Consumers expect brands to deliver engaging experiences for their increasingly complex needs and behaviors. With mobile as a driving force behind online and in-store purchases, creating seamless, fast, and easy transactions across channels is critical—if not daunting—necessity.

Delivering great omnichannel experiences doesn’t have to be a vast all-or-nothing undertaking. The right strategic approach allows brands to incrementally make meaningful improvements to the experience across channels, without creating programs in silos. We always say omnichannel begins with understanding the customer journey, but bringing together the people, process, and technology to make omnichannel work takes focus and finesse.


There’s a reason almost every engagement at Copious begins with a design thinking workshop, and sometimes a site usability audit, too: it is crucial that businesses share one holistic vision of their customer journeys. Workshops, surveys, and audit analytics uncover holes and opportunities in customer interactions across channels.
Visualizing the customer journey and anticipating customer expectations can help brands imagine the ideal scenario. With time and costs often hindering omnichannel initiatives, an agreed-upon “ideal state” experience gives everyone an end goal to play towards to as they incrementally improve different touchpoints.


Considering who customers are and what their behaviors are helps uncover areas of unmet expectations. The more complex and considered the customer cycle—from finding and researching to buying and using—the greater the need for information across channels.

Brands that don’t sell directly to consumers, for example, should have deep knowledge of the interactions retail partners have with their customers. Facilitating access to information for both retail partner associates and customers is key, whether through in-store kiosks, brand websites or leveraging digital to support in-store experiences. With digital influencing over 50% of in-store purchases, empowering sales associates can mean better experiences for customers—and better results for retail brands.

Customers also expect education on the products they purchase from the brands they buy. The post-purchase customer experience opens opportunities for education, repair, warranty, maintenance and other detailed information to enrich the direct relationships between customers and brands.


Legacy systems tend to slow down omnichannel efforts. We always look at ways to support the customer experience with what’s there, instead of fighting against it or holding out for better conditions.
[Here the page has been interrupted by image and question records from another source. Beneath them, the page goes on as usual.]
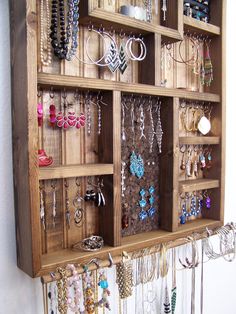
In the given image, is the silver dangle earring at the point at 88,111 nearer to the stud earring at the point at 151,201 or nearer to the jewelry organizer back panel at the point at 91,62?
the jewelry organizer back panel at the point at 91,62

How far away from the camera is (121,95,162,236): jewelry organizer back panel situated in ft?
3.18

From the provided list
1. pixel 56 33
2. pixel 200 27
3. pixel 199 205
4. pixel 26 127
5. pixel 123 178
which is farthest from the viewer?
pixel 199 205

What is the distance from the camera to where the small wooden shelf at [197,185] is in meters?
1.05

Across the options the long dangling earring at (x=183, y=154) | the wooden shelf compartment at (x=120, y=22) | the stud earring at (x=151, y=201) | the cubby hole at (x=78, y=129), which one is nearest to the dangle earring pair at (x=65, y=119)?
the cubby hole at (x=78, y=129)

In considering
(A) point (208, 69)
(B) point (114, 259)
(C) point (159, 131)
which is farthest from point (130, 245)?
(A) point (208, 69)

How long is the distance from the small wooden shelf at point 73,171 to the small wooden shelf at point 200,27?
0.57 meters

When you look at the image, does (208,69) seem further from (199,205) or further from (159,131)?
(199,205)

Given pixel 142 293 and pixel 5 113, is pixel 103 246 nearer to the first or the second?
pixel 142 293

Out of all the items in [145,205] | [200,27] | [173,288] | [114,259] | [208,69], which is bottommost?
[173,288]

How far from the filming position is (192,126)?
1164 mm

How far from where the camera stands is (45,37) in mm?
808

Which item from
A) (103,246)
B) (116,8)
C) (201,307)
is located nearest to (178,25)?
(116,8)

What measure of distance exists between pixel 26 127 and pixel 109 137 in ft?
0.80

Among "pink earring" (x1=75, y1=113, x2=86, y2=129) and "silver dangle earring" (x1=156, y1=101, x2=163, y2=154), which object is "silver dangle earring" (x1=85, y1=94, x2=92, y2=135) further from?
"silver dangle earring" (x1=156, y1=101, x2=163, y2=154)
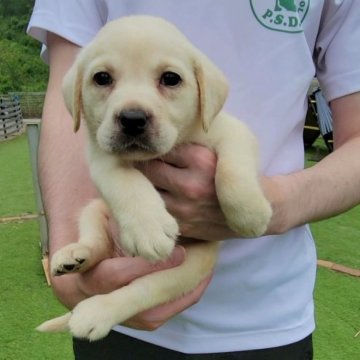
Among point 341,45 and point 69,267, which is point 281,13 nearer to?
point 341,45

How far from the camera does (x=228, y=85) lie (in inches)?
60.2

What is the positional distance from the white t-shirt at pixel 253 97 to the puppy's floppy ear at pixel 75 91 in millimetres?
161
As a general rule of thumb, it’s better to deliver on some portion of the “ideal experience” we mentioned earlier than none at all. The key is to know the limits of existing systems to avoid blowing out resources.

Recognizing potential workarounds that could support better experiences in the short-term are often a great way to ease gradually into omnichannel.

For instance, automating processes may seem like the ideal solution to expediting transactions across channels. However, we still encourage our client partners to consider the customer first: if automation isn’t helpful to the customer, human engagement is the best option. Having empathy and knowledge from real humans in the experience—from the brand or retail sales associates—is more valuable than over-automation.

Ultimately, the first step for omnichannel experiences remains clear: detailed knowledge of customer needs and behaviors is critical. A shared ideal can provide brands a roadmap to iteratively developing great customer experiences across channels over time.